GitHub - Lilcupcake/XCDF

Branches Tags

Name		Name	Last commit message	Last commit date
Latest commit History 126 Commits
cmake		cmake
include/xcdf		include/xcdf
python		python
src		src
tests		tests
utilities		utilities
CMakeLists.txt		CMakeLists.txt
INSTALL		INSTALL
LICENSE		LICENSE
README		README

Repository files navigation

XCDF: The eXplicitly Compacted Data Format
--------------------------------------------------------------------------------

I.   Overview
II.  Description
  A. Bit Packing
  B. XCDF

--------------------------------------------------------------------------------

I. Overview

  The eXplicitly Compacted Data Format (XCDF) is written and maintained by Jim
  Braun at the University of Maryland.  XCDF is a binary data format designed
  to store data fields with a user-specified accuracy.  The library uses
  bit-packing to store the field at the given accuracy for a given set of
  values, and therefore provides substantial compression.

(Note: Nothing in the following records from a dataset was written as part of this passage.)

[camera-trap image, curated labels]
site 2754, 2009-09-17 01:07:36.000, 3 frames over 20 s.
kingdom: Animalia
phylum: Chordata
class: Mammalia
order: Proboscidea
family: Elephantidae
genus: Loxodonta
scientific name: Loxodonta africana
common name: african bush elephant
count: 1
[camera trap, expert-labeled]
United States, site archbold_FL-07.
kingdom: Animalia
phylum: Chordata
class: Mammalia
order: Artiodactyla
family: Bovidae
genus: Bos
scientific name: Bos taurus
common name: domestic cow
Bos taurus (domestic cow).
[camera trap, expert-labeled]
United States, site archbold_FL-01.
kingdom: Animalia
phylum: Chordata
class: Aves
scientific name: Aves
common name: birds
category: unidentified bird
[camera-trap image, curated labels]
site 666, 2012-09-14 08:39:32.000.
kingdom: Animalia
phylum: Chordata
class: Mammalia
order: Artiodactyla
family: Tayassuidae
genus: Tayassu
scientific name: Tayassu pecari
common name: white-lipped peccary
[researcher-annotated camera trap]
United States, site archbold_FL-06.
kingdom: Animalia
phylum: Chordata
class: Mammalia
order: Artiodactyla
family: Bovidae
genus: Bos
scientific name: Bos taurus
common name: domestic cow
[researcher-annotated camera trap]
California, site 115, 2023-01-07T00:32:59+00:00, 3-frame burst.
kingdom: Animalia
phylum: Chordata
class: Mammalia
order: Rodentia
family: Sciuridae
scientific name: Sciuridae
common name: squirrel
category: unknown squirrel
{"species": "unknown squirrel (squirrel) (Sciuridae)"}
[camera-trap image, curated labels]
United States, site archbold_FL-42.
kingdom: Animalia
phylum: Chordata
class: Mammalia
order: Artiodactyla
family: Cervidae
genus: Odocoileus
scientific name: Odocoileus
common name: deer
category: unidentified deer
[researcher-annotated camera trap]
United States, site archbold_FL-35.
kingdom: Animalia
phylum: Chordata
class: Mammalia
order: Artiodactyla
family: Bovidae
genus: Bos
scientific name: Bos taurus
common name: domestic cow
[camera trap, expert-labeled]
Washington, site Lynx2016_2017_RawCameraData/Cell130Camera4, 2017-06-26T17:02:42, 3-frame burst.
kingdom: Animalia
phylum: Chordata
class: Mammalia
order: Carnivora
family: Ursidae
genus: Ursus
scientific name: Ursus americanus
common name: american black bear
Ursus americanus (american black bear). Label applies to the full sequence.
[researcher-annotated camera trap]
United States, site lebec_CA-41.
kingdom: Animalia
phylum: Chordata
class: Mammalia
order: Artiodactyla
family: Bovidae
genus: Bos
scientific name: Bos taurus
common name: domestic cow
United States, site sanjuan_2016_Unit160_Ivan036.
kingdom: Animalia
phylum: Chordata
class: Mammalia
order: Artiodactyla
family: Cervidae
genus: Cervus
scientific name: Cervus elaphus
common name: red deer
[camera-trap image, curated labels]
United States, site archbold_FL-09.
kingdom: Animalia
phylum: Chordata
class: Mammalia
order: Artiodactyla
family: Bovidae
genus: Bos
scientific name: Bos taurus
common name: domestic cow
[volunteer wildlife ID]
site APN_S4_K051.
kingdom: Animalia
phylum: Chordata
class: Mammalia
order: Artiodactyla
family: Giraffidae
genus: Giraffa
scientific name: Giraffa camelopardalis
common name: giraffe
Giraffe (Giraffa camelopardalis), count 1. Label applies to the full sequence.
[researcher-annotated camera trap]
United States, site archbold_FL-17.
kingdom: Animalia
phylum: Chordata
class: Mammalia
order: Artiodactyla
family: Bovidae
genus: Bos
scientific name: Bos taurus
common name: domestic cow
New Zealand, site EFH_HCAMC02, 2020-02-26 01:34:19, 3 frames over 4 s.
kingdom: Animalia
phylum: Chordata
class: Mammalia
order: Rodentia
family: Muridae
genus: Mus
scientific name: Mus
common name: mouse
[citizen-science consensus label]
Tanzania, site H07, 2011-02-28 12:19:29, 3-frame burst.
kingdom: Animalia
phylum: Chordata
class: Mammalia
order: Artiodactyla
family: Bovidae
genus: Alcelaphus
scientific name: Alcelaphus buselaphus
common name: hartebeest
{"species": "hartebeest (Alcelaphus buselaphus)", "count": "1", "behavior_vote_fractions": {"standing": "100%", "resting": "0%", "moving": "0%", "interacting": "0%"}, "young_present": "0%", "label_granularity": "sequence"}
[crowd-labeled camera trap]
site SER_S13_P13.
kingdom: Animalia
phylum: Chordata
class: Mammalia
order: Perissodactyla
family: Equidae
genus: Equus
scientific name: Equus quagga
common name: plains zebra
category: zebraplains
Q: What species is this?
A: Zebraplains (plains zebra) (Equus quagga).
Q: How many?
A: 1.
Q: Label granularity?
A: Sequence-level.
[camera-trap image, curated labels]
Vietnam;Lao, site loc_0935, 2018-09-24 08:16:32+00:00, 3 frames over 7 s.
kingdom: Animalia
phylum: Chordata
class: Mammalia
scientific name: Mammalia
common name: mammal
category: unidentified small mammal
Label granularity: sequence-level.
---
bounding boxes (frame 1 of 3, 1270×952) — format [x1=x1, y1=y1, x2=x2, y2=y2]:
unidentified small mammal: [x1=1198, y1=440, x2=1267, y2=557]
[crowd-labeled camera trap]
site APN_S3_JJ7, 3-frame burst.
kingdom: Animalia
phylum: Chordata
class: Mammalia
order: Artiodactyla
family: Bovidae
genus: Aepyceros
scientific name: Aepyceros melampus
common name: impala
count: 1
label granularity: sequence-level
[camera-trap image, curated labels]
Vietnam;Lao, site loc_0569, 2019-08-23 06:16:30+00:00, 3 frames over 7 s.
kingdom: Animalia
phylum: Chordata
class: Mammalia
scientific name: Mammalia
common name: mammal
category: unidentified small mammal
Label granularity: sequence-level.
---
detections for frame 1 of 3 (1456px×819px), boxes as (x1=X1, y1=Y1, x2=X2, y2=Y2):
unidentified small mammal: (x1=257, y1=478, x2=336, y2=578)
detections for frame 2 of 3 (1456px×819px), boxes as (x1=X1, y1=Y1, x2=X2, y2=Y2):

  Python bindings for XCDF are written and maintained by Segev BenZvi at the
  University of Wisconsin-Madison.

II. Description

  A. Bit Packing

  Bit-packing is the process of compressing data by reducing the number of bits
  needed to represent data values, then packing those bits serially for each
  datum, ignoring word boundaries. This technique is particularly effective for
  floating-point data, as precision in the mantissa beyond the needed
  resolution has high entropy and is poorly compressed by generic tools (e.g.
  GZip). As an example, suppose we wish to record zenith and azimuth angles of
  cosmic ray events from an experiment with an angular resolution of one
  degree. Since the resolution is one degree, the data can be stored in bins of
  0.1 degree without significant degradation. Therefore, we create 1800 bins in
  zenith angle, representing 0-180 degrees, and we create 3600 bins in azimuth
  angle, representing 0-360 degrees. We need a minimum of 11 bits to store
  zenith angle (2^11 = 2048) and 12 bits to store azimuth angle (2^12 = 4096).
  Successive zenith/azimuth angle pairs will be written consecutively in the
  file zenith1,azimuth1,zenith2,azimuth2,zenith3, etc., requiring 23 total bits
  for each pair. This is nearly a factor of 3 less space than needed by writing
  32-bit floating-point values directly into the file, which would require 64
  bits for each zenith,azimuth pair.

  This scheme has two major drawbacks, however:

  1. Changes to the data format require significant updates to data readers, as
     well as a data versioning scheme. Examples:
    a) Suppose one later improves the experiment and needs to write data in
       0.05 degree bins. This requires adding one bit to both the azimuth and
       zenith fields.
    b) Suppose a new field (e.g. energy) is added. Now three fields are written
       sequentially for each event (zenith,azimuth,energy).

  2. The maximum and minimum values of each data field must be specified.

  XCDF solves these problems by providing a layer of abstraction between the
  data and data readers, and by dynamically calculating maximum and minimum
  field values as data are written.

  B. XCDF

  XCDF stores groups of fields that have a common index (nTuples). Each index
  is referred to as an event. Data fields are added to the file by specifying a
  name, resolution, and field type (unsigned/signed integer, or
  floating-point). Vector fields (fields with multiple entries per event) are
  also supported, provided that the length of the vector is the value of one of
  the fields present in the event. The data is written into each field, and
  then the event is written into the file.

  The file is written as blocks of events. The field data is stored in a
  temporary buffer until either the set number of events in the block is
  reached (default: 1000 events), or the set maximum block size is reached
  (default: 100 MB). Once the block is filled, the minimum and maximum values
  of each field are calculated for the block and written to the file. For each
  event, each field is bit-packed using the calculated minimum and maximum
  field values and the specified field resolution, and is then written
  sequentially into the file.

  The above procedure is reversed when reading the file back. When a data block
  is read, the field minimum and maximum are recovered. The data fields are
  filled each time an event is read, converting the bit-packed datum into the
  original field value (accurate to the specified field resolution).